GOAL OF THE EXERCISE: Return all of the records below word for word, leaving the pictures out.

Captions from web pages:
BEGIN
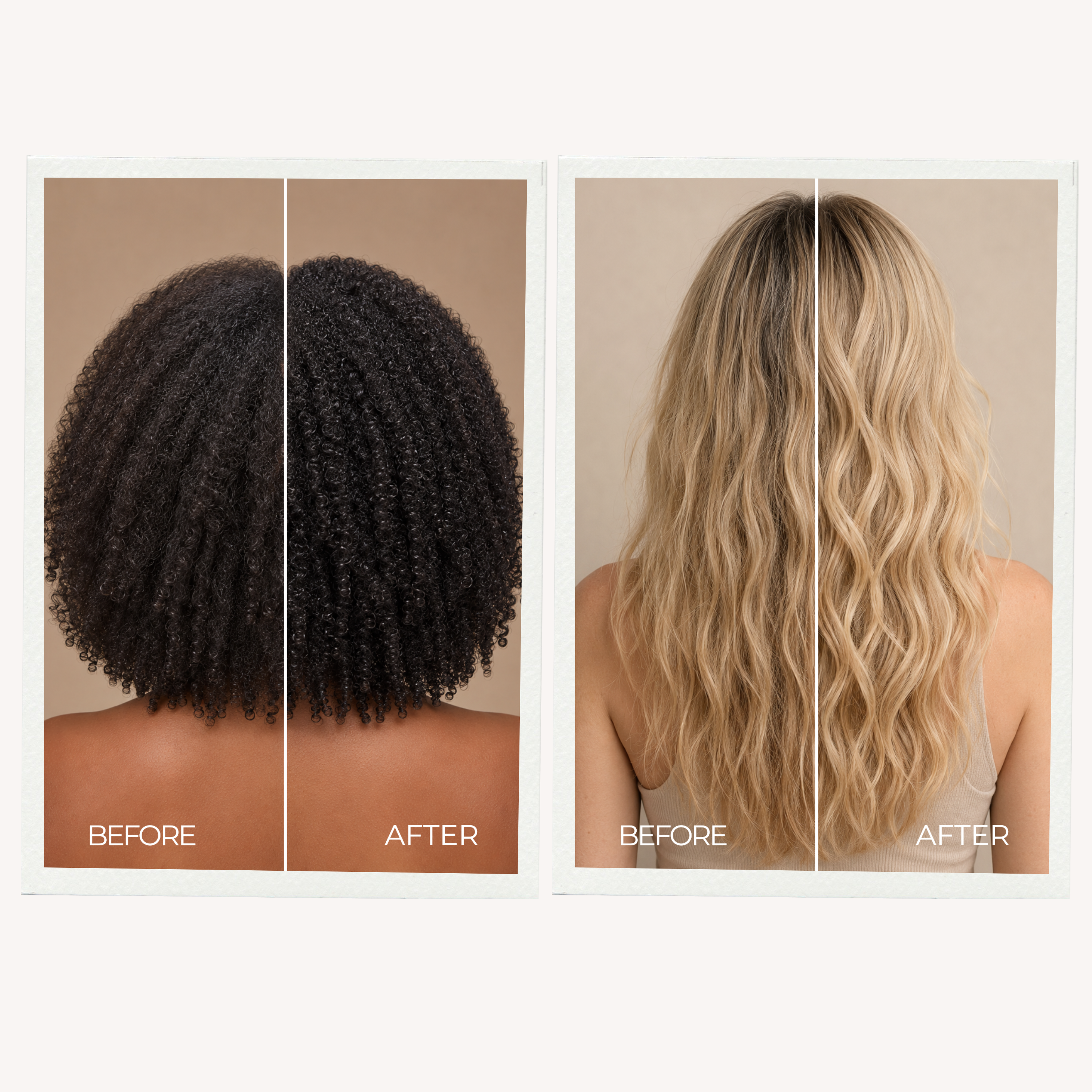 Satin Silk Shampoo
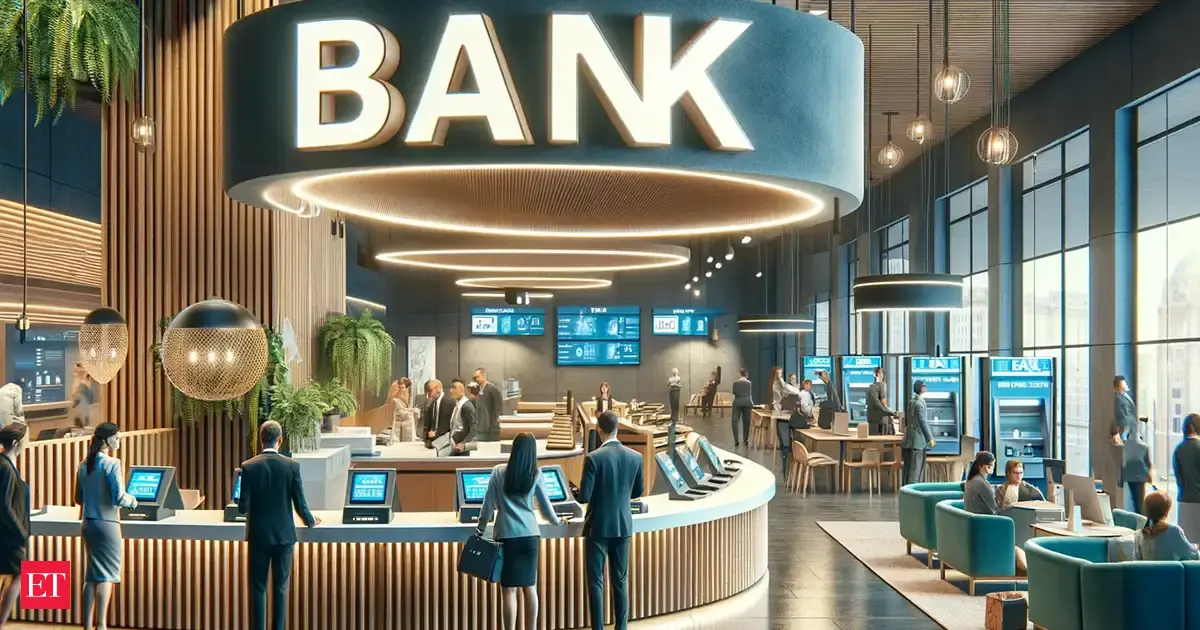 Banking sector bigger, but rising unsecured loans and credit concentration pose risks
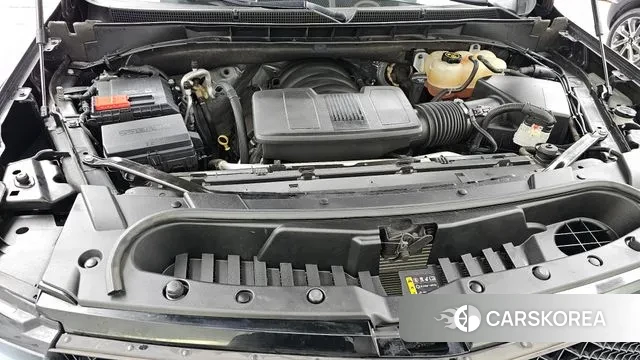 Cadillac Escalade 5th Generation id 3770797 из Кореи 16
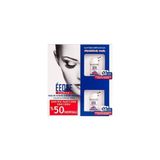 Montreal Eeose Forte Kaş ve Kirpik Bakım Serumu 10 ml Ikincisi % 50 Indirimli Paket ( 1 Adet )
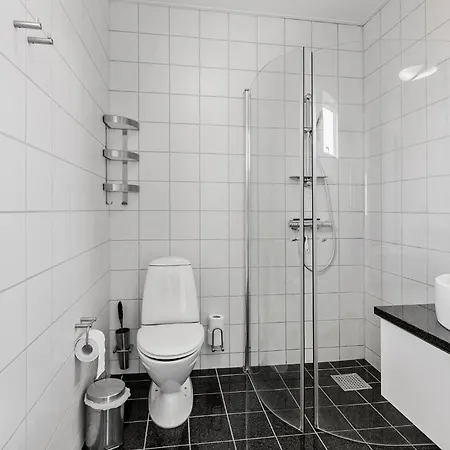 Sopark Lejl 16 גודהיים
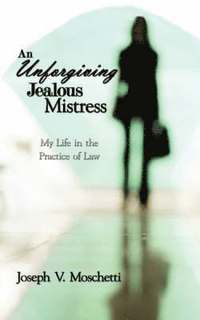 bokomslag Unforgiving Jealous Mistress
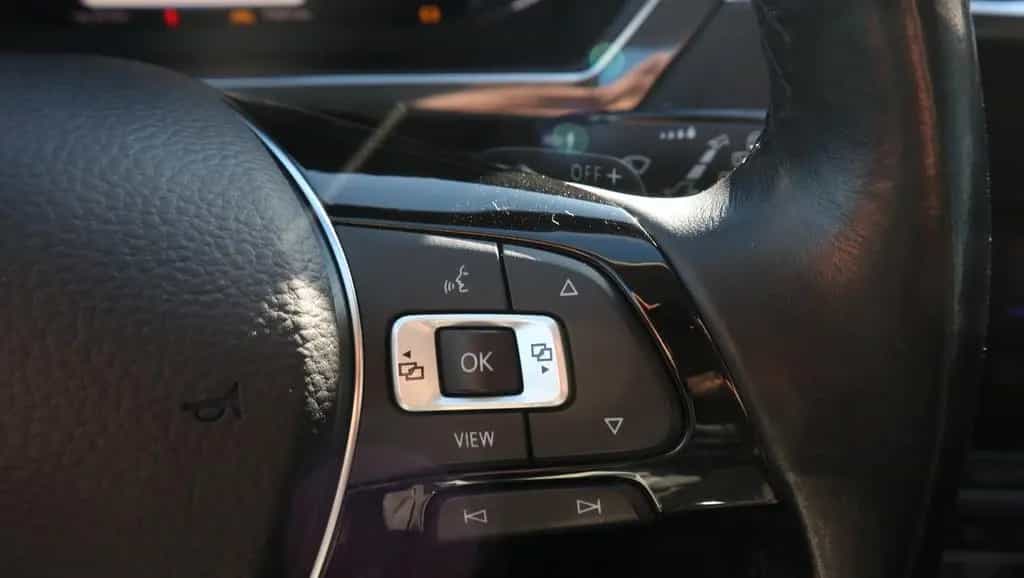 Volkswagen Tiguan Allspace Highline 4Motion AHK Standhz ACC 07/2020-photo-11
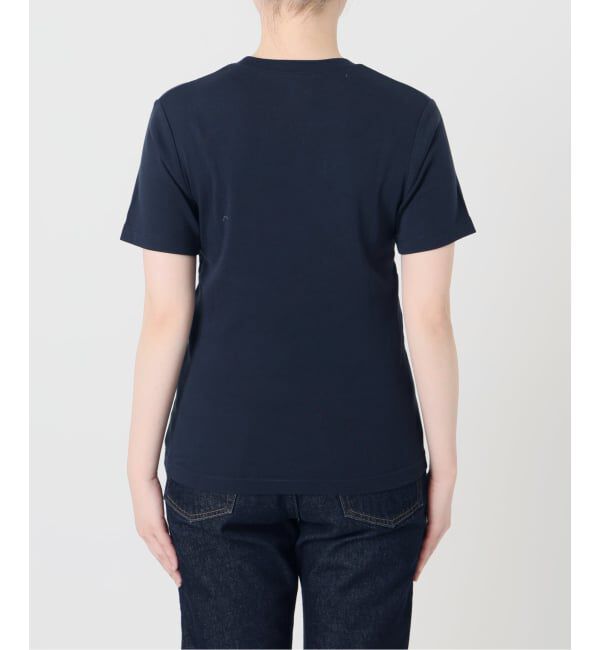 SLOBE IENA「《2枚セット》HANES/ヘインズ SLOBE別注 2STYLES PACK TEE」|Tシャツ・カットソー|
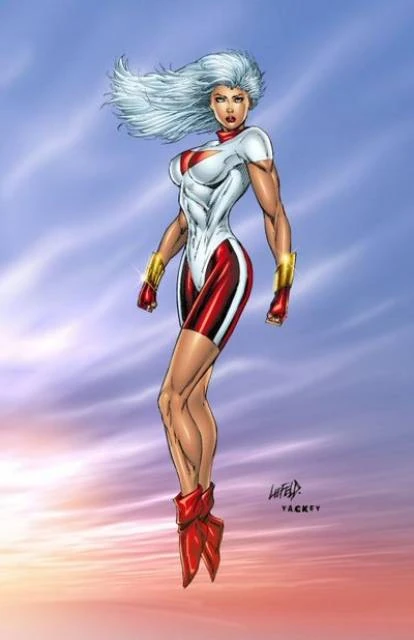 Sally Crane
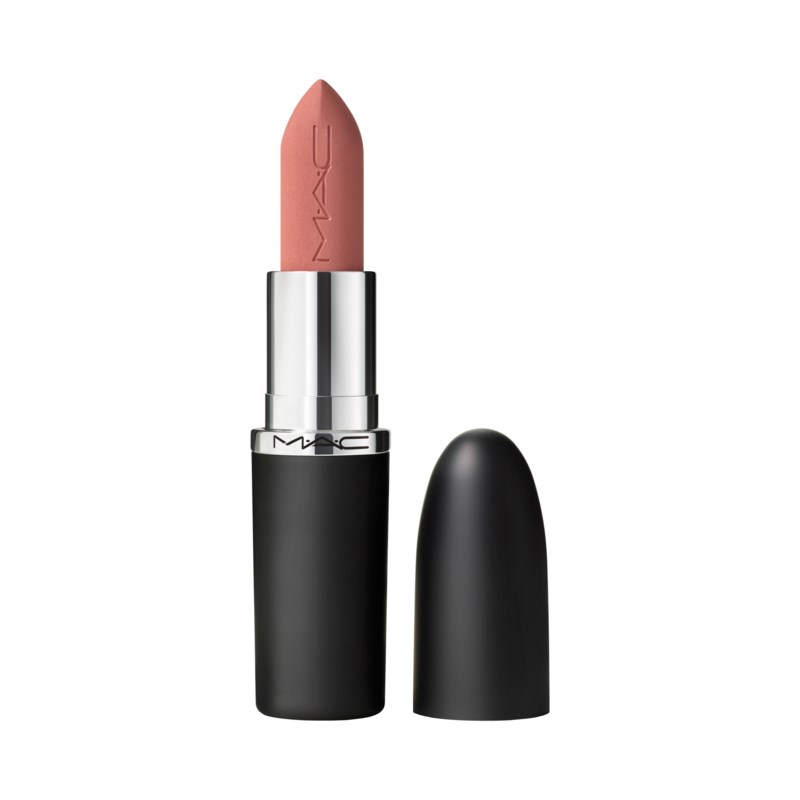 Macximal silky matte lipstick overstatement 1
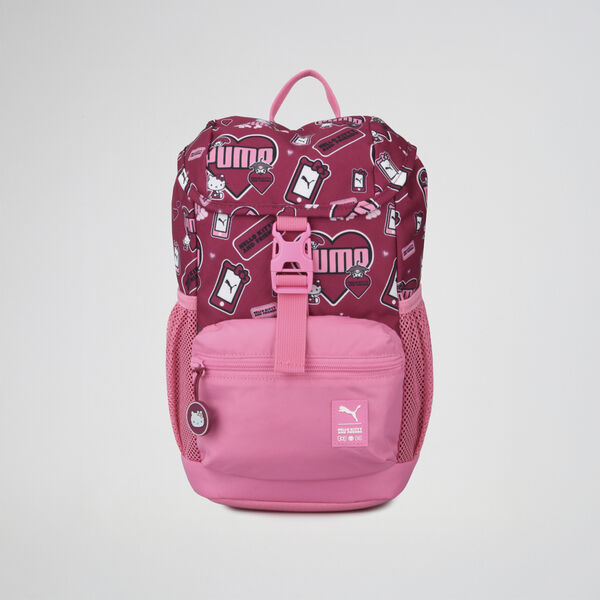 Mochila Puma x Hello Kitty Extra Small Infantil
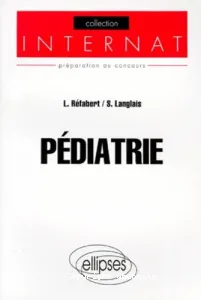 Pédiatrie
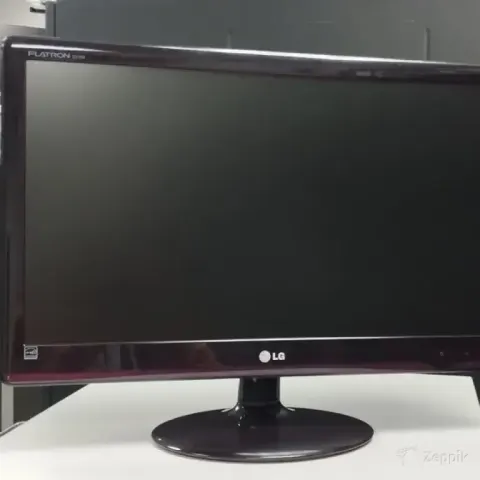 LG Flatron E2350T-PN 23" LED monitor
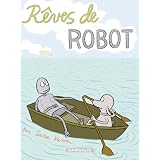 R�ves de robotpar Sara Varon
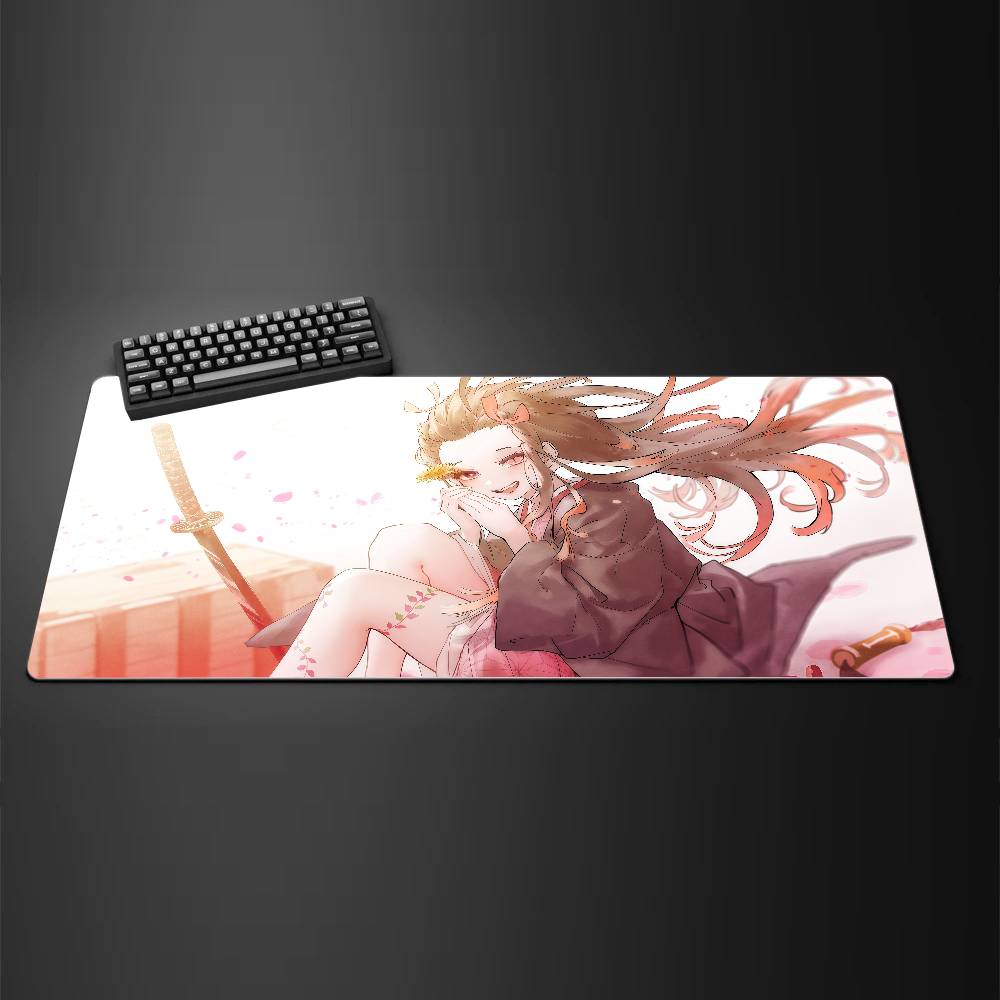 Demon Slayer Hashira Training  - Gaming Keyboard Training avaliação e preço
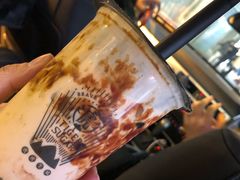 -老虎堂黑糖专壳 (尖沙咀乐道店)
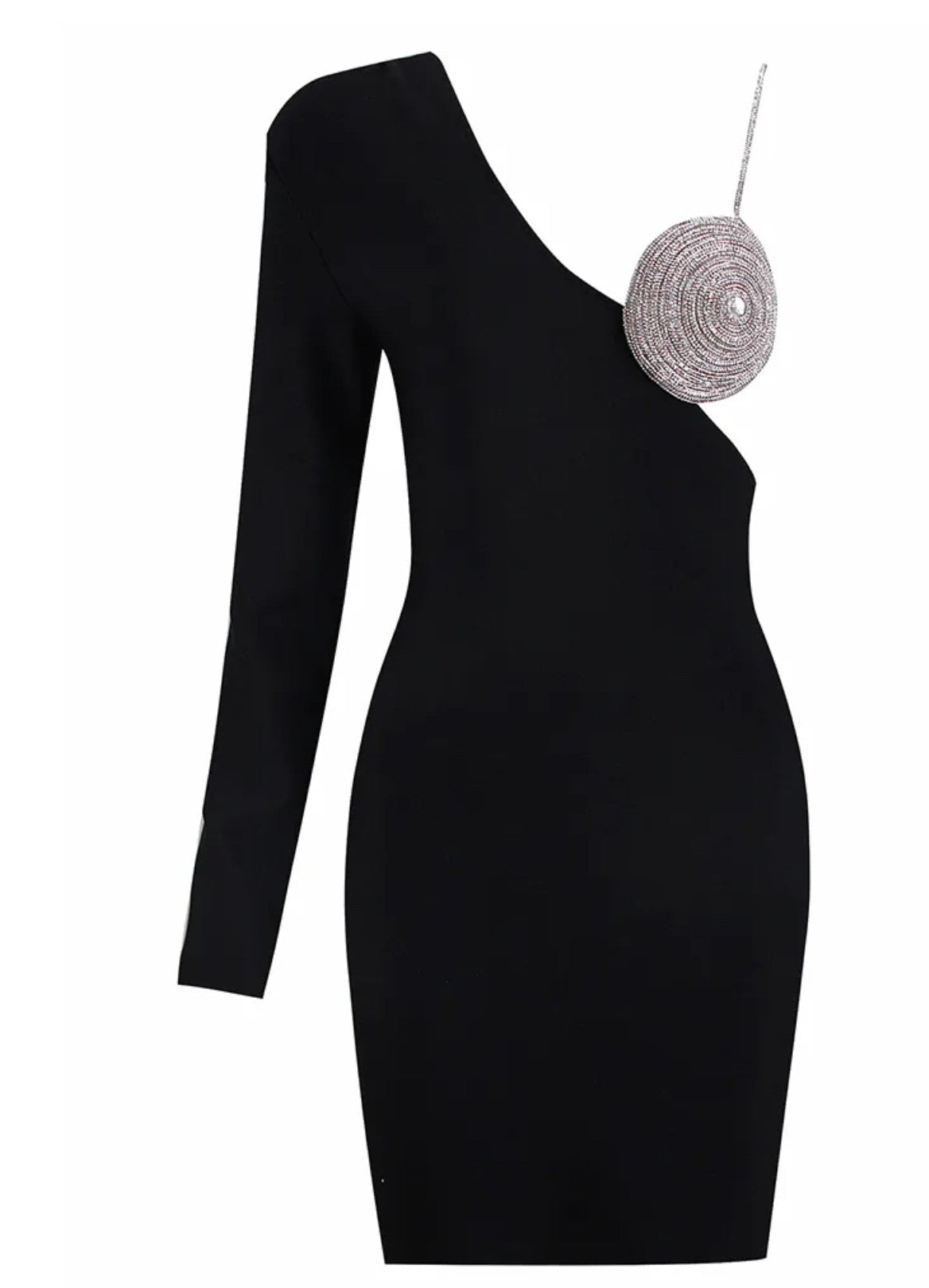 Abito Gioiello Patrika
END
SOLUTION TO THIS PROBLEM:
 Satin Silk Shampoo
 Banking sector bigger, but rising unsecured loans and credit concentration pose risks
 Cadillac Escalade 5th Generation id 3770797 из Кореи 16
 Montreal Eeose Forte Kaş ve Kirpik Bakım Serumu 10 ml Ikincisi % 50 Indirimli Paket ( 1 Adet )
 Sopark Lejl 16 גודהיים
 bokomslag Unforgiving Jealous Mistress
 Volkswagen Tiguan Allspace Highline 4Motion AHK Standhz ACC 07/2020-photo-11
 SLOBE IENA「《2枚セット》HANES/ヘインズ SLOBE別注 2STYLES PACK TEE」|Tシャツ・カットソー|
 Sally Crane
 Macximal silky matte lipstick overstatement 1
 Mochila Puma x Hello Kitty Extra Small Infantil
 Pédiatrie
 LG Flatron E2350T-PN 23" LED monitor
 R�ves de robotpar Sara Varon
 Demon Slayer Hashira Training  - Gaming Keyboard Training avaliação e preço
 -老虎堂黑糖专壳 (尖沙咀乐道店)
 Abito Gioiello Patrika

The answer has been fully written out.